====== GIVEN PASSAGE ======

Thank you, Ana. Could we go to the next question, please? It's from Sofie from Goldman Sachs.

Speaker 4

This is Sofie from Goldman Sachs. Yes. So just going back to the previous question around the West Coast because it's not that long ago you exited your operations in the West Coast. Kind of what has changed now that you see that as a very attractive market given that a few years ago, you decided to run down your mortgage lending and kind of close your Santander branches in the region? And then my second question would be on the 140 basis points capital impact that you guide for. Can you just give us numbers that you kind of assume in terms of goodwill impact and other kind of adjustments to capital that we should be aware of from this transaction?

Speaker 1

Okay. Apologies if I misunderstood correctly, but I would say that, obviously, what Webster does is it converts Santander U.S. into the same kind of retail commercial bank that we run in every other country. We are not pretending to be a retail commercial bank across the United States. Our focus is the Northeast. It's a country or an economy the size of the U.K. There, we're going to be top five combined with the global scale of Santander, but the very strong community banking, commercial bank of Webster, what you're getting is a full-service retail commercial bank, which is something we could not do without Webster. That is why pre-Webster, we were very clear. And by the way, you have the numbers of what we've done in the last three years. We have turned Santander U.S. into a sustainable, profitable business, but it was more of a monoliner focused on consumer. What we did is expand the digital bank, greatly reduce the cost of funding. We got USD 8 billion in about 15 months, which reduced our cost of funding, allowed us to fund profitably consumer loans, but it was a monoliner, a consumer bank. Now with Webster, Webster brings a very strong commercial bank, which complements our consumer bank. So we become — and now we're integrating also the auto operation. So this is what you're seeing. If you look at the way we get to 18%, and that is the key number. Webster acquisition takes Santander U.S. to be best-in-class top five among the biggest 25 banks in the United States by profitability. This is our goal. This is where we want to be. This is our goal in Mexico, in Spain, everywhere. And so being 18% RoTE with the scale that we get with Webster in the Northeast region makes us a very, very competitive bank in the United States, again, in the Northeast. Importantly, what we are saying is that this will take us, and of course, we'll give you more detail to the group RoTE being above 20% by 2028. In terms of the 140 basis points, José can give you the detail on the capital impact calculations.

Speaker 5

It's José. The price we've paid in euros is EUR 10.3 billion. Sixty-five percent of that is cash, which is the capital impact in basis points that is 110 basis points. Remember that in our case today, 1 basis point is around EUR 61 million, EUR 62 million. The difference between EUR 110 basis points and EUR 140 basis points is twofold. On the one hand, the impact of deferred tax assets and, second, a slight increase in risk-weighted assets as we translate U.S. dollar-based models into European-based models. And that explains the 30 basis points difference.

Speaker 0

Could we move to the next question, please? I think it comes from Borja Ramirez at Citi.

====== GIVEN DATA ======

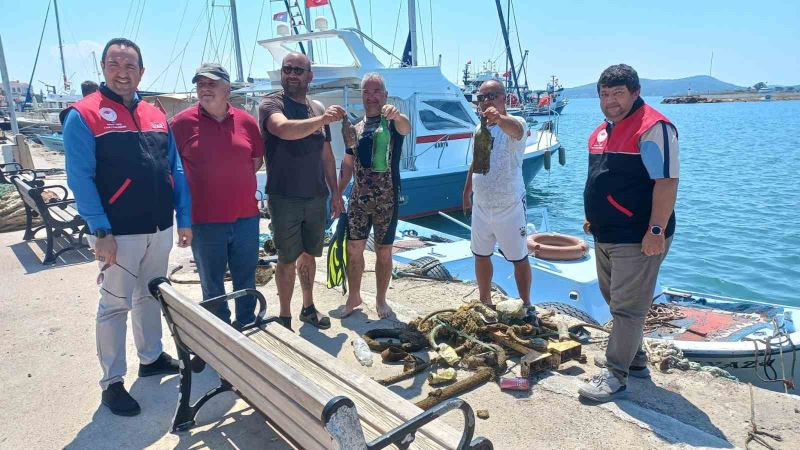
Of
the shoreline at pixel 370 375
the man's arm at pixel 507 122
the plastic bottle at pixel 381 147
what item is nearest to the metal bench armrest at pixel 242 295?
the shoreline at pixel 370 375

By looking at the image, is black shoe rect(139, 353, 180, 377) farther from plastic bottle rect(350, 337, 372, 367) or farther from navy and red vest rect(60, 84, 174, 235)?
plastic bottle rect(350, 337, 372, 367)

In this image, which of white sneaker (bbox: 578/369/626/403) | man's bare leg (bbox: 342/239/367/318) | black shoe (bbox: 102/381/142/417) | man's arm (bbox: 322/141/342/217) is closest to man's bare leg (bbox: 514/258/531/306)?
white sneaker (bbox: 578/369/626/403)

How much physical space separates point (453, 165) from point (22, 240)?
9012 millimetres

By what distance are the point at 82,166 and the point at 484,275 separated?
3.04 meters

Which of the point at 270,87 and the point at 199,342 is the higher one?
the point at 270,87

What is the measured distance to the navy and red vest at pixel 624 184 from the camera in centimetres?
290

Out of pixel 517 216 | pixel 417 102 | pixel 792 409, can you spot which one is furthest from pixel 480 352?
pixel 417 102

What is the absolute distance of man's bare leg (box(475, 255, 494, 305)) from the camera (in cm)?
437

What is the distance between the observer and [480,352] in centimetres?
356

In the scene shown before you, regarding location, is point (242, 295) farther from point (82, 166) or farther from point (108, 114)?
point (108, 114)

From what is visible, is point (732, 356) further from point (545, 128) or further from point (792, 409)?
point (545, 128)

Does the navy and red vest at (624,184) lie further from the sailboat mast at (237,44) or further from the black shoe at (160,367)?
the sailboat mast at (237,44)

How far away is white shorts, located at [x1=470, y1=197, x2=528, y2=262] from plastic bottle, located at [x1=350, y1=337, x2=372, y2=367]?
130 cm

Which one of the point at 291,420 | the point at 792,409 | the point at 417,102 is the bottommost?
the point at 792,409
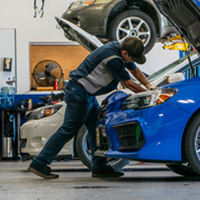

======

TO DO:
- A) In the earnings call excerpt, what percentage of the price paid in euros is cash?
- B) Render the records as a numbered list, starting at the line that contains "Which one of" and ending at the end of the records. Omit blank lines and leave the pictures out.
The text and the records have no connection to each other.

EXERCISE SOLUTIONS:
- A) Sixty-five percent.

- B)
1. Which one of the point at 291,420 | the point at 792,409 | the point at 417,102 is the bottommost?
2. the point at 792,409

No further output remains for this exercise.